Em outro tribunal kafkaniano da vida o sentenciaram como Sonhador. E decidiu-se no escuro. Na presença única dos grilos a tilintar seus grunhidos agudos, sem as lentes das câmeras da imprensa local nem o empuxo moral das platéias. Sem fontes bem definidas como mediatas ou imediatas, sem gravação eletrônica, taquigráfica ou estenotipa para deixar rastros para futuras investigações e possibilidades de recurso à instâncias que provavelmente nem haviam. A nosso incompreendido Sonhador, diversamente de K., sequer havia um julgador despreparado para lhe apertar a mão suada ao final da condenação, afinal, não há relatos na história da civilização de que existam grilos capazes de apertar a mão como forma de apaziguar o coração de um recém condenado. A síncope doce dos projetos de um sonhador era suave como a morte por afogamento, essa que especulam os vivos ser a melhor – estranhamente ninguém nunca morreram por afogamento e voltou para contar se é deveras terna a morte quando os pulmões se enchem de água. Como aos vivos lhes apraz lançar sentenças especulativas de coisas que não fazem a menor idéia. Essa é uma prática conhecida e corrente nos tribunais da vida, os mesmos que nos moldes dessa passagem capitular condenaram nosso Sonhador.

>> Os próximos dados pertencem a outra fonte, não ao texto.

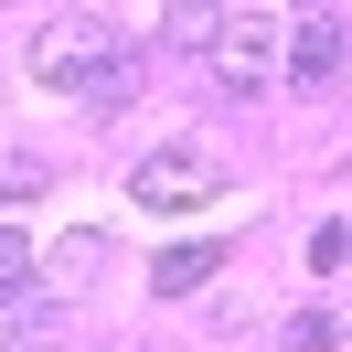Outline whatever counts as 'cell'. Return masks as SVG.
<instances>
[{
  "label": "cell",
  "mask_w": 352,
  "mask_h": 352,
  "mask_svg": "<svg viewBox=\"0 0 352 352\" xmlns=\"http://www.w3.org/2000/svg\"><path fill=\"white\" fill-rule=\"evenodd\" d=\"M107 65H118V32L96 22V11H65V22L32 32V75H43V86H65V96H86Z\"/></svg>",
  "instance_id": "cell-1"
},
{
  "label": "cell",
  "mask_w": 352,
  "mask_h": 352,
  "mask_svg": "<svg viewBox=\"0 0 352 352\" xmlns=\"http://www.w3.org/2000/svg\"><path fill=\"white\" fill-rule=\"evenodd\" d=\"M214 192H224V160L192 150V139H182V150H150L129 171V203H150V214H203Z\"/></svg>",
  "instance_id": "cell-2"
},
{
  "label": "cell",
  "mask_w": 352,
  "mask_h": 352,
  "mask_svg": "<svg viewBox=\"0 0 352 352\" xmlns=\"http://www.w3.org/2000/svg\"><path fill=\"white\" fill-rule=\"evenodd\" d=\"M214 75H224V96H267V75H278V22H267V11H224Z\"/></svg>",
  "instance_id": "cell-3"
},
{
  "label": "cell",
  "mask_w": 352,
  "mask_h": 352,
  "mask_svg": "<svg viewBox=\"0 0 352 352\" xmlns=\"http://www.w3.org/2000/svg\"><path fill=\"white\" fill-rule=\"evenodd\" d=\"M342 43H352L342 11H299V32H288V86H331V75H342Z\"/></svg>",
  "instance_id": "cell-4"
},
{
  "label": "cell",
  "mask_w": 352,
  "mask_h": 352,
  "mask_svg": "<svg viewBox=\"0 0 352 352\" xmlns=\"http://www.w3.org/2000/svg\"><path fill=\"white\" fill-rule=\"evenodd\" d=\"M214 267H224V245H214V235H192V245H160V256H150V288H160V299H192Z\"/></svg>",
  "instance_id": "cell-5"
},
{
  "label": "cell",
  "mask_w": 352,
  "mask_h": 352,
  "mask_svg": "<svg viewBox=\"0 0 352 352\" xmlns=\"http://www.w3.org/2000/svg\"><path fill=\"white\" fill-rule=\"evenodd\" d=\"M129 96H139V54H118V65L96 75L86 96H75V107H86V118H118V107H129Z\"/></svg>",
  "instance_id": "cell-6"
},
{
  "label": "cell",
  "mask_w": 352,
  "mask_h": 352,
  "mask_svg": "<svg viewBox=\"0 0 352 352\" xmlns=\"http://www.w3.org/2000/svg\"><path fill=\"white\" fill-rule=\"evenodd\" d=\"M160 32H171L182 54H214V32H224V11H203V0H182V11H160Z\"/></svg>",
  "instance_id": "cell-7"
},
{
  "label": "cell",
  "mask_w": 352,
  "mask_h": 352,
  "mask_svg": "<svg viewBox=\"0 0 352 352\" xmlns=\"http://www.w3.org/2000/svg\"><path fill=\"white\" fill-rule=\"evenodd\" d=\"M43 182H54V171H43V160H32V150H11V160H0V203H32V192H43Z\"/></svg>",
  "instance_id": "cell-8"
},
{
  "label": "cell",
  "mask_w": 352,
  "mask_h": 352,
  "mask_svg": "<svg viewBox=\"0 0 352 352\" xmlns=\"http://www.w3.org/2000/svg\"><path fill=\"white\" fill-rule=\"evenodd\" d=\"M0 288H11V299H22V288H32V245L11 235V224H0Z\"/></svg>",
  "instance_id": "cell-9"
},
{
  "label": "cell",
  "mask_w": 352,
  "mask_h": 352,
  "mask_svg": "<svg viewBox=\"0 0 352 352\" xmlns=\"http://www.w3.org/2000/svg\"><path fill=\"white\" fill-rule=\"evenodd\" d=\"M288 352H331V320H320V309H299V320H288Z\"/></svg>",
  "instance_id": "cell-10"
}]
</instances>
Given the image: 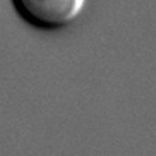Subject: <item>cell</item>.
Segmentation results:
<instances>
[{
  "instance_id": "obj_1",
  "label": "cell",
  "mask_w": 156,
  "mask_h": 156,
  "mask_svg": "<svg viewBox=\"0 0 156 156\" xmlns=\"http://www.w3.org/2000/svg\"><path fill=\"white\" fill-rule=\"evenodd\" d=\"M17 14L39 30H54L73 22L86 0H11Z\"/></svg>"
}]
</instances>
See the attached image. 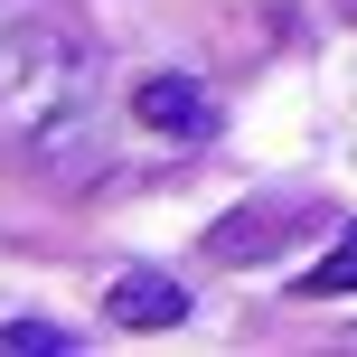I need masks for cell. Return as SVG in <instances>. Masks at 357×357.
Here are the masks:
<instances>
[{
  "mask_svg": "<svg viewBox=\"0 0 357 357\" xmlns=\"http://www.w3.org/2000/svg\"><path fill=\"white\" fill-rule=\"evenodd\" d=\"M94 123H104L94 38L56 10H19L0 29V132L38 160H75V151H94Z\"/></svg>",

Não sabia se seus encontros com as imagens oníricas se tornariam apenas memória ou se poderia seguir sonhando seus sonhos sempre. Afinal, o status de sonhador conferido a Sonhador era mera imposição nominativa ou aquela condenação teria a extensão perniciosa de lhe apagar, como que num passe de mágica, as aventuras surrealistas que experimentava nos seus sonhos e seus encantados mistérios? Rumando cabisbaixo pelas calçadas úmidas da sua grande cidade, essa sua indagação interior era espinhenta memória daquele julgamento que julgava ele ser injusto. Certo ou errado, moral ou imoral, justo ou injusto, o fato é que levava a ígnea estampa de sonhador gravada como uma tatuagem na pele da cara; e se via, mesmo sem alcançar sua imagem no espelho quebrado do banheiro de seu apartamento medíocre aos olhos dos medíocres, um condenado pelo tempo presente e atualizado da história. Vivia no seu tempo, e a isso também estava condenado. O presente – que sempre houve quem suspeitasse não se tratar de um tempo – era agora uma conspiração contra suas sadias imagens oníricas. Acordar era o lamento consciente do passado recente de flores e versos tão frescos como a saída de um banho com um amor. O caro leitor já percebeu o estado de graça depois de um banho de amor? Sim, um banho que se tem com quem se ama é uma comunhão graciosa entre uma alma feita de duas gentes e uma enxurrada de água. Mas nosso condenado percebia que sua atual debilidade era, por si só, frágil. Na primeira noite após sua taxação, fechou os olhos e esperou sem saber a profundidade daquilo que os cientistas do sono – provavelmente estadunidenses – chamavam de REM, esmiuçado como rapid eye moviment. Nesse estado do sono em que os olhos se desnorteiam é que Sonhador poderia alcançar o zênite dos delírios noturnos. Cruzou a parábola do sono durante toda a noite e de manhã, vendo-se acordado e com os olhos cheios d’água, havia percebido que sua noite passara em negro. Com nada havia sonhado, posto que o destino lhe havia concedido a graça de sempre lembrar com clareza dos próprios sonhos.
Imaginou acordado que lhe haviam roubado a sensibilidade noturna. Maculou a raça dos grilos e gafanhotos, lhe parecia que também estes tilintavam fugidios na declaração de sua sentença. Tinha a sensibilidade como rumo; e a ausência de sua capacidade noturna de sentir amargava o fundinho de sua garganta. Pensava que se realmente se confirmasse a decisão, não poderia mais arder noturnamente. Afinal, como sentir sem arder? As sentenças imperceptíveis em antanho eram sentidas, igual aos espíritos que nos rondam, esses que nunca vemos com contornos definidos, mas que sentimos a presença no calafrio do pescoço ou no relance do olhar. O Sonhador condenado deveria agora fazer-se acordado, recuperar seus prazer com os olhos abertos. Abandonar a ideia que tinha de que a clareza dos olhos abertos confundiam as imagens da vida. Era seguro de que só podia ver bem se olhasse suas interioridades. Lembrava o exato e profícuo Saint-Exupéry, regalado na infância por uma tia gorda que trocava os livros por uma fila quindins bem passados, quando dizia nas suas linhas que só se podia ver bem com o coração. Se o essencial é invisível, mesmo condenado pelos tribunais da mediocridade, o homem condenado, então, absolvia-se.